EXERCISE DIRECTIONS: Only the lines from the one containing "order: Artiodactyla" through the end of the data below should be copied, each exactly as written and with both ends kept.

[Records drawn from a dataset]
·····

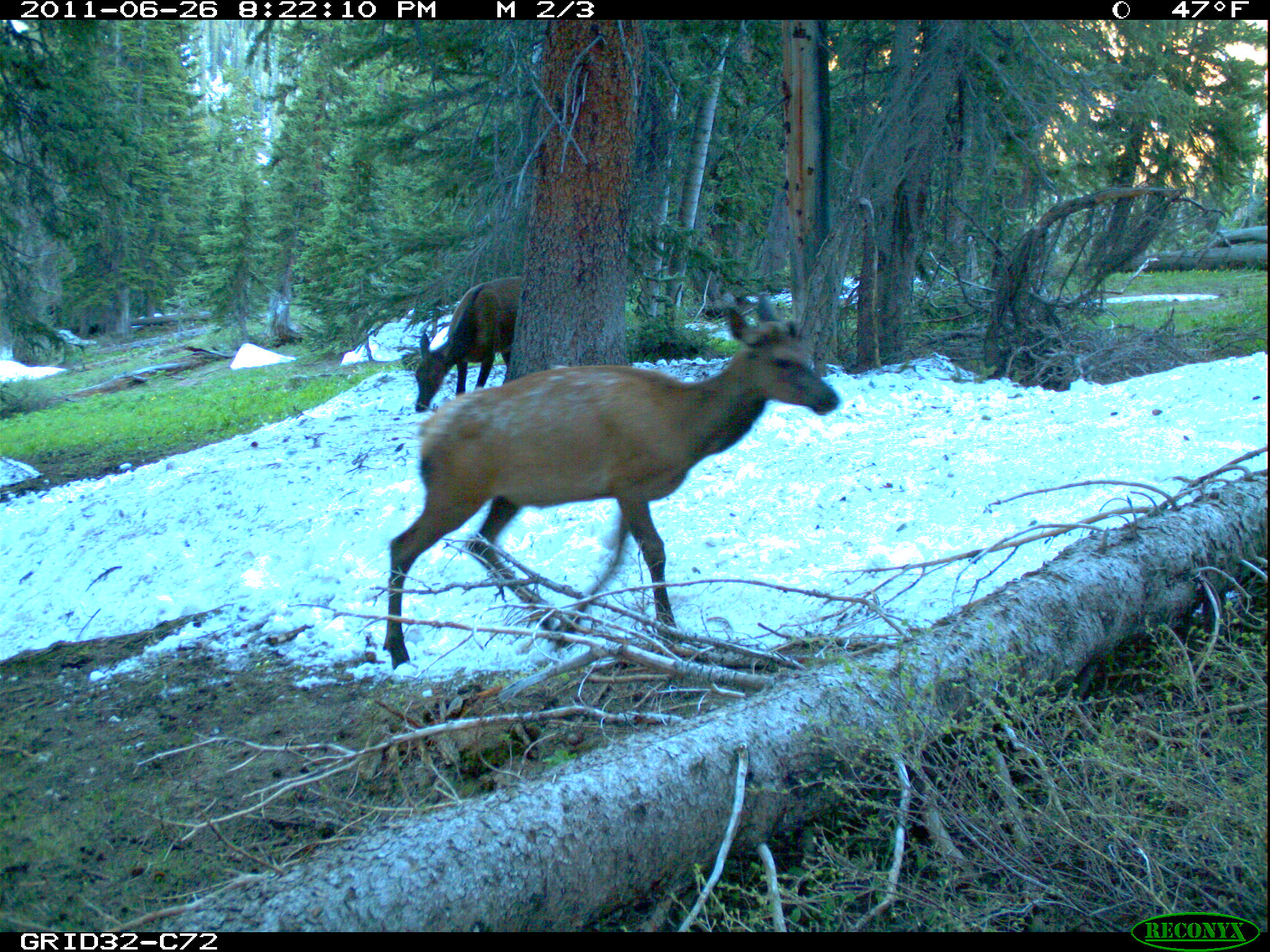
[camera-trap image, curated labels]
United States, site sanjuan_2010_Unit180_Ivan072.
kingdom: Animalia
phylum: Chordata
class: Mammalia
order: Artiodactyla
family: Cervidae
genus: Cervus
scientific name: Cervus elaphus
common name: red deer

·····

SOLVED EXERCISE:
order: Artiodactyla
family: Cervidae
genus: Cervus
scientific name: Cervus elaphus
common name: red deer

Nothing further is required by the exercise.